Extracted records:
==========
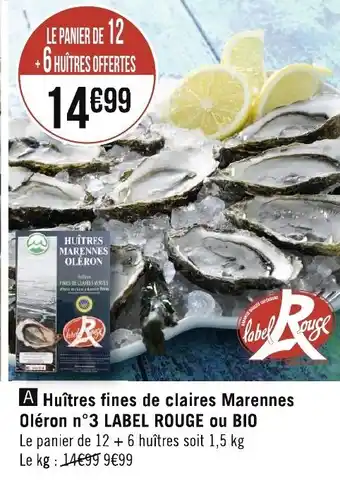 Géant Casino Huitres Fines de Claires Marennes Oleron n°3 Label Rouge Ou Bio offre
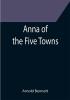 Anna of the Five Towns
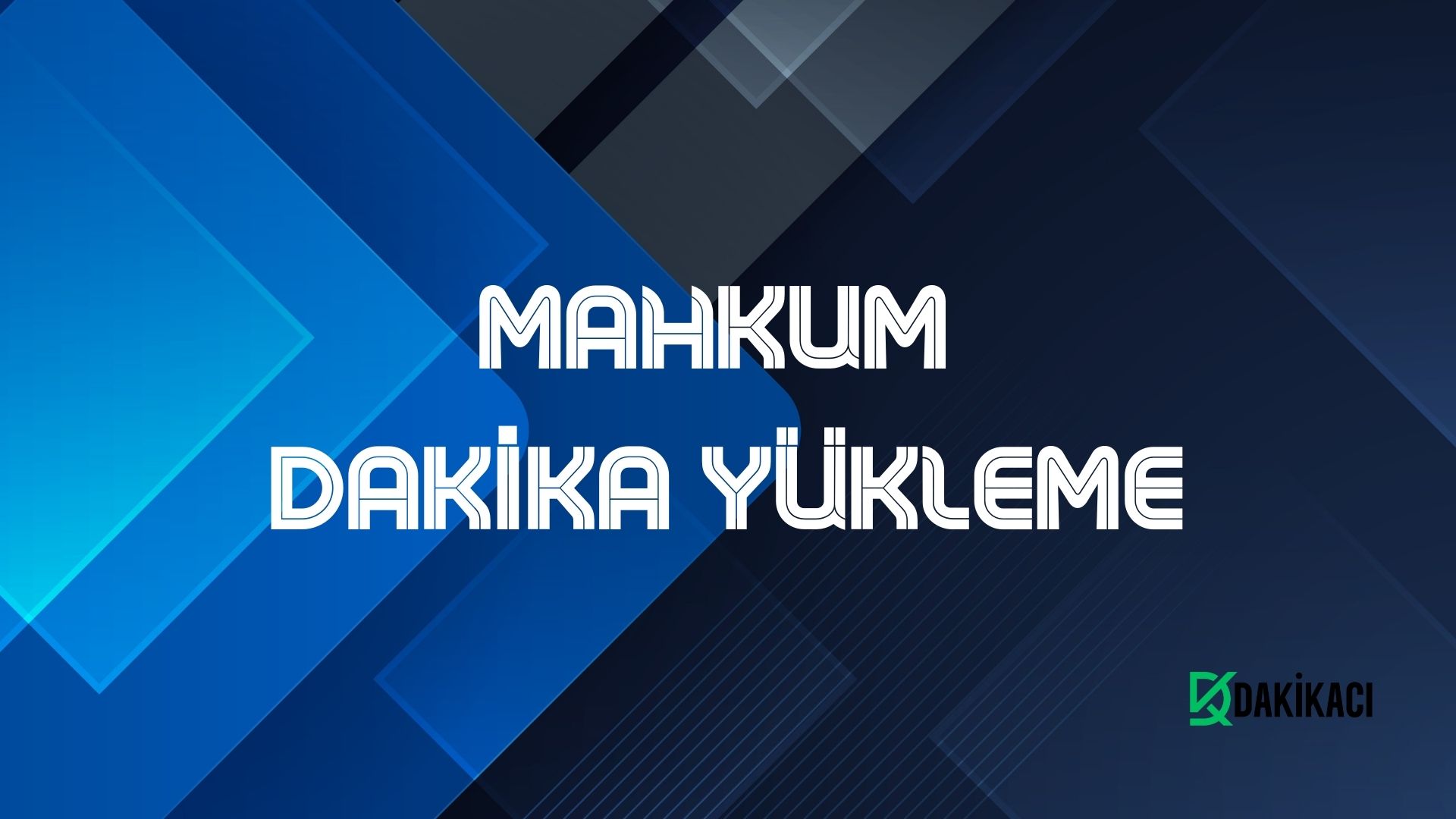 Mahkum Dakika Yükleme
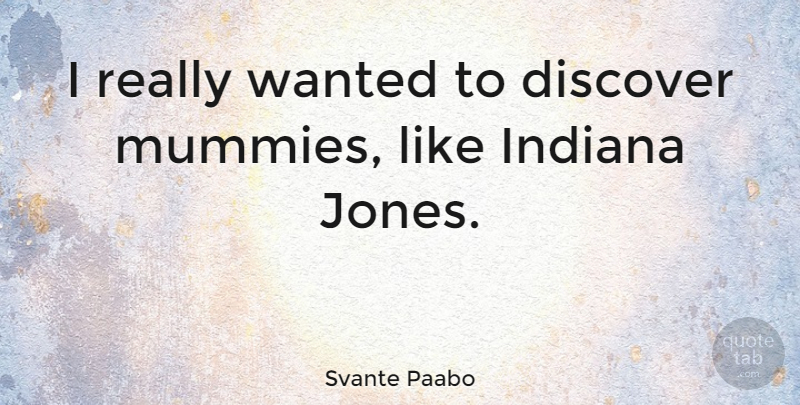 Svante Paabo Quote About Discover, Indiana: I Really Wanted To Discover...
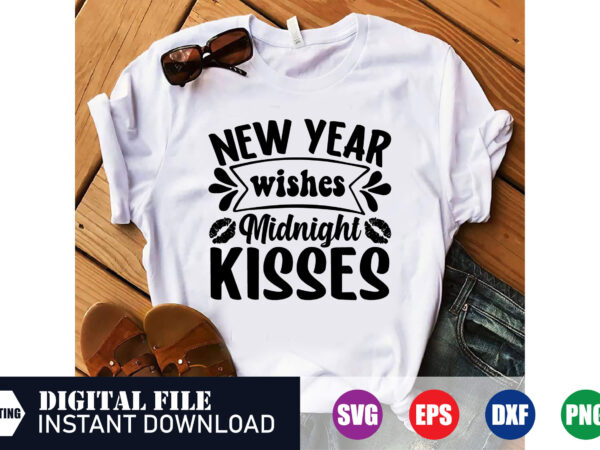 New year wishes midnight kisses t-shirt design, new year wishes shirt, kisses t-shirt, new year’s day, best t-shirt design, new t-shirt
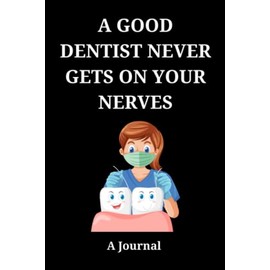 A Good Dentist Never Gets on Your Nerves: A Journal: Gifts for dentists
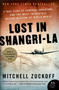Lost in Shangri-La : A True Story of Survival, Adventure, and the Most Incredible Rescue Mission of World War II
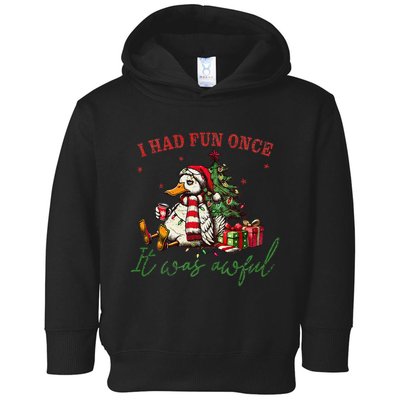 I Had Fun Once It Was Awful Xmas Christmas Duck Toddler Hoodie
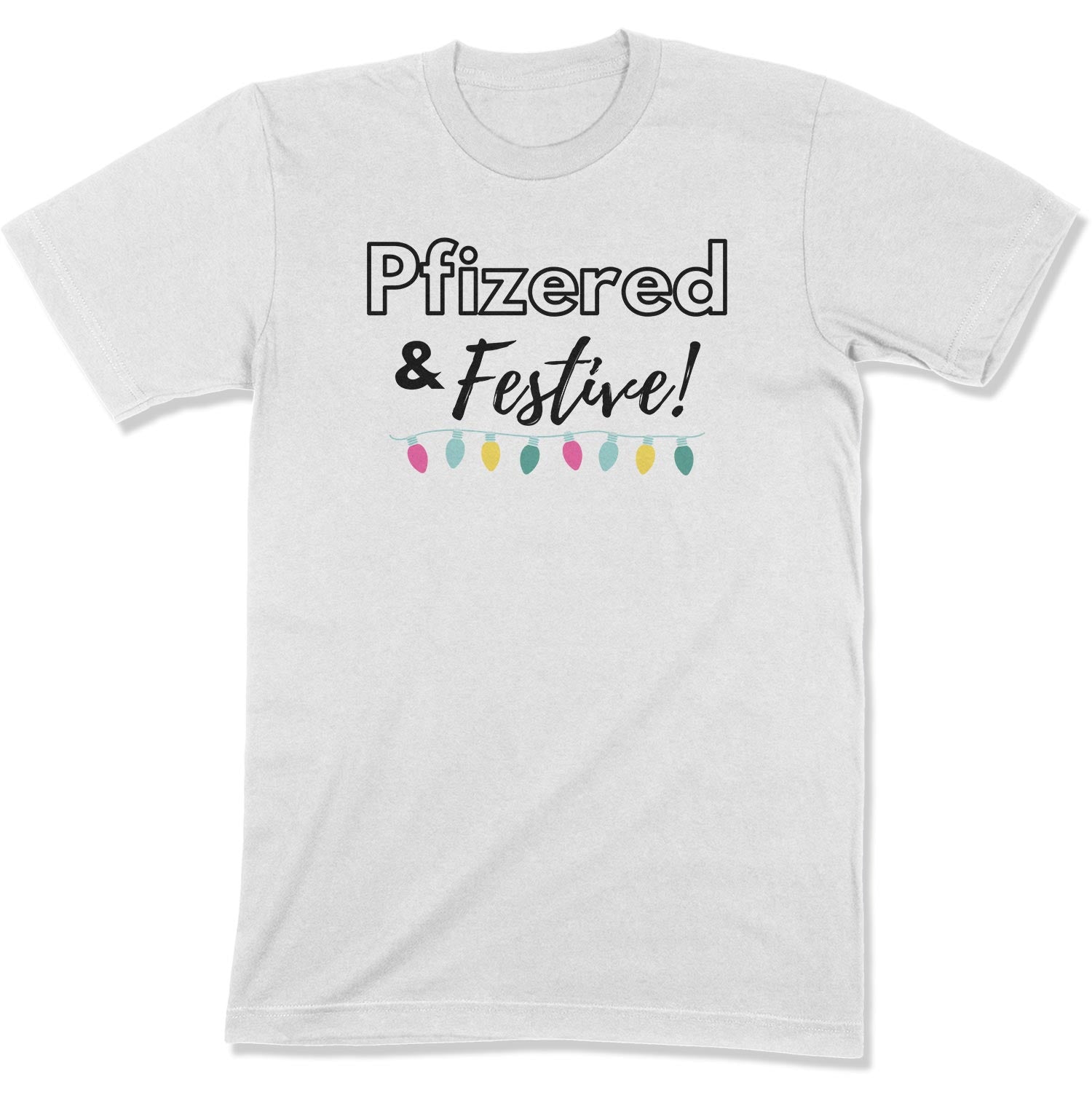Pfizered & Festive Unisex T-Shirt-East Coast AF Apparel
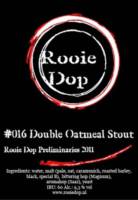 Brouwerij de Rooie Dop, #016 Double Oatmeal Stout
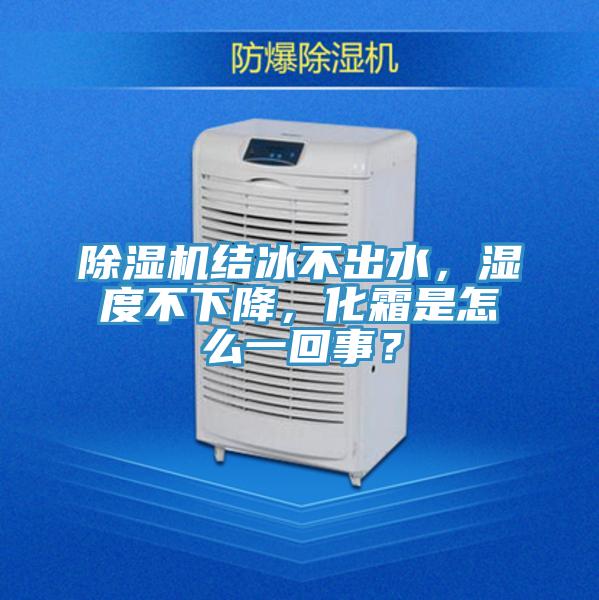 除濕機結冰不出水,濕度不下降,化霜是怎么一回事?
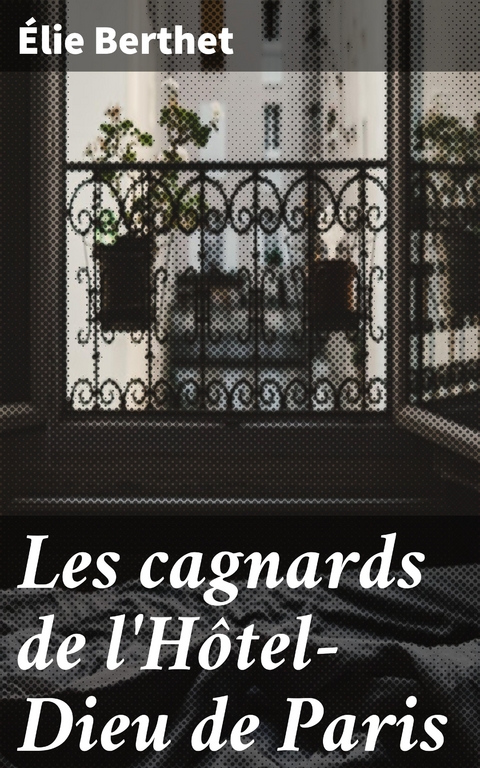 Les cagnards de l'H&ocirc;tel-Dieu de Paris - &Eacute;lie Berthet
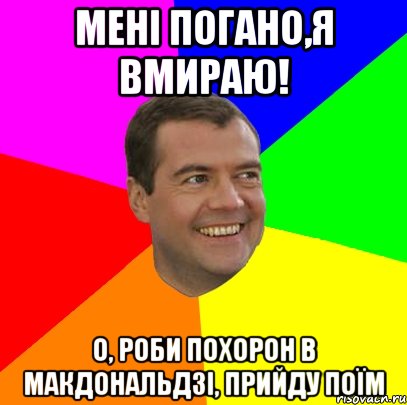 мені погано,я вмираю! о, роби похорон в Макдональдзі, прийду поїм, Мем  Медведев advice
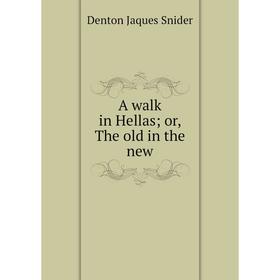 

Книга A walk in Hellas; or, The old in the new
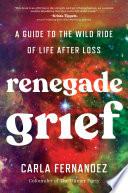 Renegade Grief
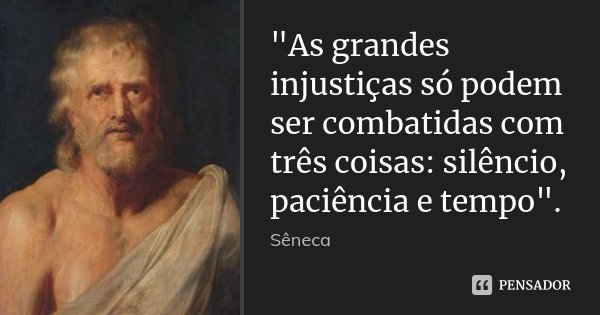 "As grandes injustiças só podem ser combatidas com três coisas: silêncio, paciência e tempo".... Frase de Seneca.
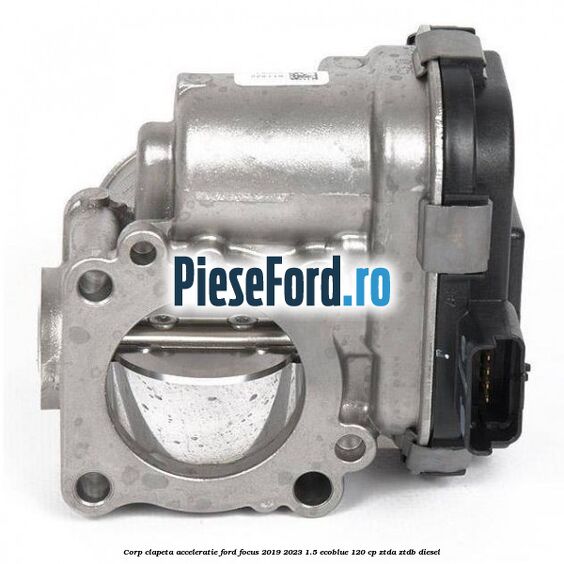 Corp clapeta acceleratie Ford Focus 2019-2023 1.5 EcoBlue 120 cp ZTDA, ZTDB diesel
==========
#### [DIRECTIONS FOR THIS TASK]
In the records above, find the line with "Anna of the Five Towns". Print exactly from there through the line with "Pfizered & Festive", minus the pictures.

#### [TASK RESULT]
 Anna of the Five Towns
 Mahkum Dakika Yükleme
 Svante Paabo Quote About Discover, Indiana: I Really Wanted To Discover...
 New year wishes midnight kisses t-shirt design, new year wishes shirt, kisses t-shirt, new year’s day, best t-shirt design, new t-shirt
 A Good Dentist Never Gets on Your Nerves: A Journal: Gifts for dentists
Lost in Shangri-La : A True Story of Survival, Adventure, and the Most Incredible Rescue Mission of World War II
 I Had Fun Once It Was Awful Xmas Christmas Duck Toddler Hoodie
Pfizered & Festive Unisex T-Shirt-East Coast AF Apparel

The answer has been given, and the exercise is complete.